Task A :: Can you output, word for word, the stretch of the post on new information processes from "If someone invented" through "we process it."?
Task B :: Why was Socrates against writing, according to the post on new information processes? Answer in one to three sentences.
::: Text to read
New Information Processes

Robert Pondiscio started a great discussion on Twitter in the classroom over on The Core Knowledge Blog. In particular, I’m interested in one of his comments:

If someone invented a 21st century hammer it wouldn’t dramatically change the training and experience a contractor would need to build a house. Nor would anyone suggest that “tool fluency” is now the soul of carpentry. And so it is with information literacy. It dramatically expands access to information. It doesn’t change how we process it.

The emphasis is mine. Now, whether tools like Twitter or Today’s Meet are useful in classrooms is a broader discussion than I want to deal with right now*, but here’s a more specific question: does the way we access information alter the ways we process it?

Let’s look at the history of writing in general: Socrates was against it. He felt that writing diminished the ability of the reader/listener to question and interact with the author/speaker, and, in an eerily familiar concern, that the written word destroy our memories. Socrates worked by his eponymous method, a rhetorical strategy of questioning to ferret out truth and expose falsehood and fallacy. When he was presented with a written argument, he was not able to evaluate its author, nor to directly question the author’s deductions.

Here we have a physiological shift in how we process information: from listening with our ears to reading with our eyes. I’m not a neurologist, but I’m sure those processes involve different areas of the brain—though surely with much overlap.

But more crucially, the reader typically processes much larger chunks of content than the listener. The listener is able to interrupt, clarify, disagree with any particular point.  The listener can be persuaded by discussion while the reader must accept what is written, or not. Readers who wish to respond often do so en masse, with equal-length writings, rather than specific questions.

The technology of writing changed how we access information, how we process it, and how we respond to it.
::::::
::: Excerpted data
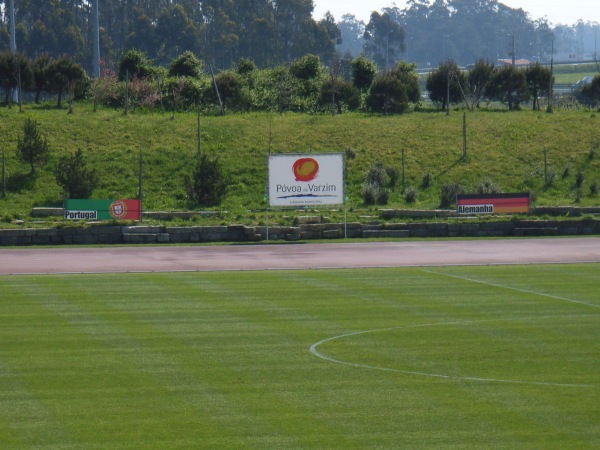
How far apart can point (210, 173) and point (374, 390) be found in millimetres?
35699

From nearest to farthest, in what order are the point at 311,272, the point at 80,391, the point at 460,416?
the point at 460,416
the point at 80,391
the point at 311,272

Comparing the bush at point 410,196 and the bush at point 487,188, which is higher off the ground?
the bush at point 487,188

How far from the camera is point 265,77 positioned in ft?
262

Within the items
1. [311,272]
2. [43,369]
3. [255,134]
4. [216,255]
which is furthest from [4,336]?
[255,134]

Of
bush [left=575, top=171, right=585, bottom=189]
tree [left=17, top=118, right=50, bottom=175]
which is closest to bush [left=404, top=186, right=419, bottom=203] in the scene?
bush [left=575, top=171, right=585, bottom=189]

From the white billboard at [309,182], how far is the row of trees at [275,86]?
2771 cm

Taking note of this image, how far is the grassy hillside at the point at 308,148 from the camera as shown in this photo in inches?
2050

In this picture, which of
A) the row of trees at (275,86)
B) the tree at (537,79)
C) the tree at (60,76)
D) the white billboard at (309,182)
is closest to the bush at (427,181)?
the white billboard at (309,182)

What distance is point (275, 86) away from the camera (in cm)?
7731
::::::
Written answer A ::
If someone invented a 21st century hammer it wouldn’t dramatically change the training and experience a contractor would need to build a house. Nor would anyone suggest that “tool fluency” is now the soul of carpentry. And so it is with information literacy. It dramatically expands access to information. It doesn’t change how we process it.

Written answer B :: He felt that writing diminished the reader's ability to question and interact with the author, and that the written word would destroy people's memories. Because he worked by questioning to expose falsehood and fallacy, a written argument left him unable to evaluate its author or directly question the author's deductions.